### SOURCE PASSAGE:
Before I adopted my cat, Telford, a former feral with two different colored eyes, I’d gotten into a bad habit of rolling out of bed mere minutes before starting work 10 steps away. Now—although one big paw on the delete key did force me to retype this sentence several times—the simple act of feeding him breakfast has imbued my days with a sense of purpose.
I’m not alone. “Pandemic pets” are a whole thing. A survey by Seattle-based canine-care app Rover shows almost half of its respondents got their dogs between March 2020 and January 2021 (some even went so far as to give their unsuspecting new family members pandemic-themed names, like Covi, Corona, and Dr. Fauci, according to a peek at Rover’s user database). The vast majority say they brought home a four-legged friend for emotional support, or because they needed something positive in their lives. More time at home, more time to dedicate to a fuzzy little cure for pandemic-induced depression. Right?
Actually, interest in animal rescue—nearly two-thirds of pandemic pet parents adopted—“always, always, always” increases amid disasters, per Melody Stone, adoption program manager at Seattle Humane Society. It’s our instinct to help in times of trouble, she says: After hurricanes and mudslides, “what you usually see is your community coming together.” With fears of contagion spreading, we couldn’t physically be there for humans. It’s no wonder we reached out for pets.

### RECORDS SUPPLIED:
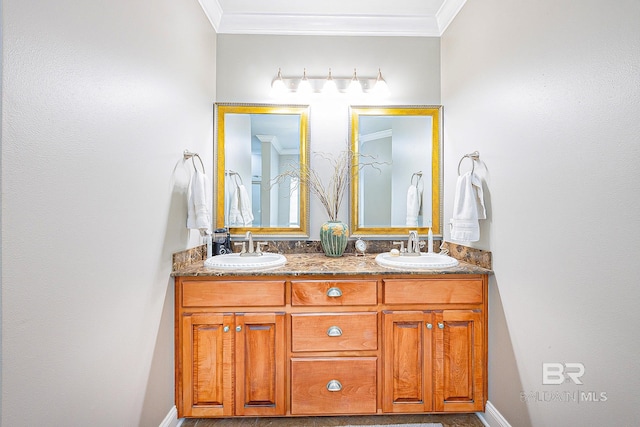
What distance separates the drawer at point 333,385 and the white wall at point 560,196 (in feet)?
2.38

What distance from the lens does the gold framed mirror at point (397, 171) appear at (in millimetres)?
2328

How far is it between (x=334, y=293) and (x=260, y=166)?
1169 millimetres

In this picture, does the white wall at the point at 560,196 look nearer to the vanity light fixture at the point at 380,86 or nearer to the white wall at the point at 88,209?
the vanity light fixture at the point at 380,86

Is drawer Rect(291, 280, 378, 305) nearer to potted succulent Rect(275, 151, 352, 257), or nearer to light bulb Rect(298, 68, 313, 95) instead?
potted succulent Rect(275, 151, 352, 257)

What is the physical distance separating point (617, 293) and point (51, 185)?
181 cm

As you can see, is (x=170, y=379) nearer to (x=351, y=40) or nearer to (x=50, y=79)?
(x=50, y=79)

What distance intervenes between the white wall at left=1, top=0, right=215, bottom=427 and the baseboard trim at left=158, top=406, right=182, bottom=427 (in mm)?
33

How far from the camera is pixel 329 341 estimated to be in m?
1.70

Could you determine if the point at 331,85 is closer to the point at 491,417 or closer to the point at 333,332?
the point at 333,332

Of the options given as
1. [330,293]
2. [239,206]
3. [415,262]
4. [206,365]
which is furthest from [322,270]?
[239,206]

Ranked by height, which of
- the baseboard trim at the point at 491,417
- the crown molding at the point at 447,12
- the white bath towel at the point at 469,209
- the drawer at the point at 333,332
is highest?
the crown molding at the point at 447,12

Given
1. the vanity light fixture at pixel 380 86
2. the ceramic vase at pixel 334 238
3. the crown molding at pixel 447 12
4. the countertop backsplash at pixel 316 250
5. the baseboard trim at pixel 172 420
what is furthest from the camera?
the vanity light fixture at pixel 380 86

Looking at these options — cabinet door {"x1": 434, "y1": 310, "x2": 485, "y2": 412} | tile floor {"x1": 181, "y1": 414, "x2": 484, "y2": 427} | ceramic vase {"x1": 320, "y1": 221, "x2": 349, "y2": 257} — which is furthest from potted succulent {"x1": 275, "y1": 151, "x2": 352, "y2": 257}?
tile floor {"x1": 181, "y1": 414, "x2": 484, "y2": 427}

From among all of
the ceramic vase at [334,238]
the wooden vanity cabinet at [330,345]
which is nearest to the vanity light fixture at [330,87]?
the ceramic vase at [334,238]
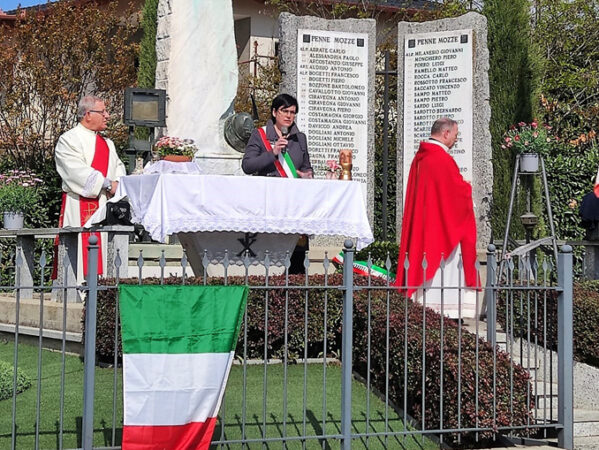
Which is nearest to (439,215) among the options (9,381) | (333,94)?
(9,381)

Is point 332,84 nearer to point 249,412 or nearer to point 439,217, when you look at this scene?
point 439,217

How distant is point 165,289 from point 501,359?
2544 mm

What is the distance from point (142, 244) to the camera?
11672 millimetres

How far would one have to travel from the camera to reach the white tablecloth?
8266 mm

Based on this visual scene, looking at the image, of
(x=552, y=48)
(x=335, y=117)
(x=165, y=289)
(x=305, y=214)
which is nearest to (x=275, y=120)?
(x=305, y=214)

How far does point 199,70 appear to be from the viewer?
41.8 ft

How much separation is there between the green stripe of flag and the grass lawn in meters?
0.47

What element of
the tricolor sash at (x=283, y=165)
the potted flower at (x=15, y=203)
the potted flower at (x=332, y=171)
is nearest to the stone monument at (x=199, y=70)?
the potted flower at (x=15, y=203)

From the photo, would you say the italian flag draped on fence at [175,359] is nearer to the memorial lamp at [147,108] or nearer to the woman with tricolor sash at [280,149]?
the woman with tricolor sash at [280,149]

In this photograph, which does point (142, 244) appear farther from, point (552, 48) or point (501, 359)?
point (552, 48)

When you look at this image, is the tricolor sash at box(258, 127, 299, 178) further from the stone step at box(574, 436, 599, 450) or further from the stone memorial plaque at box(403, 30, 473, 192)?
the stone memorial plaque at box(403, 30, 473, 192)

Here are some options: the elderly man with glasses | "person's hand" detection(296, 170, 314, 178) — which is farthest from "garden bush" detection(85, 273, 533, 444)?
the elderly man with glasses

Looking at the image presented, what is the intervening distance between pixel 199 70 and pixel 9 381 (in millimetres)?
6009

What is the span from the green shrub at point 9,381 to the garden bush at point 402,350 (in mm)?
793
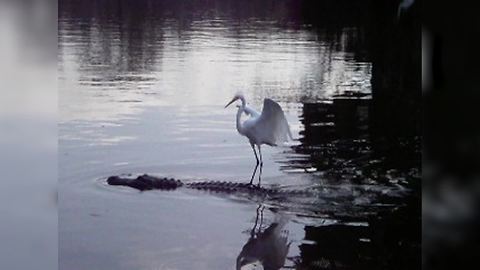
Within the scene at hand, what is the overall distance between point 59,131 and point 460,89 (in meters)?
1.59

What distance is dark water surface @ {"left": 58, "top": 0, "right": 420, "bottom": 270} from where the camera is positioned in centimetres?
309

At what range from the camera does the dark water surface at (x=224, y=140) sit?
3.09m

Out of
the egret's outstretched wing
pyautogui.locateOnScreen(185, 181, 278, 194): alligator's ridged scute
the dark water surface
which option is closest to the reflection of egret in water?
the dark water surface

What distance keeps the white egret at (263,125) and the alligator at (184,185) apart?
0.05 meters

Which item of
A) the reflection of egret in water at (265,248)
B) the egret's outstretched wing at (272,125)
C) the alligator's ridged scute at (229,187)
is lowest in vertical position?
the reflection of egret in water at (265,248)

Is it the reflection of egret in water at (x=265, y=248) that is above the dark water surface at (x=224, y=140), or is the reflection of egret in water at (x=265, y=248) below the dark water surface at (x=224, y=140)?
below

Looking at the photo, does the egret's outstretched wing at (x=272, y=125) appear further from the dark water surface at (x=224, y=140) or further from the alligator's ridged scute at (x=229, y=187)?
the alligator's ridged scute at (x=229, y=187)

### WORK REQUEST:
Answer these from the article on pandemic pets:
1. What is the writer's cat named?
2. Which app ran the survey on when people got their dogs?
3. What job does Melody Stone hold?

### ANSWER TO THE EXERCISE:
1. Telford
2. Rover, a Seattle-based canine-care app
3. Adoption program manager at Seattle Humane Society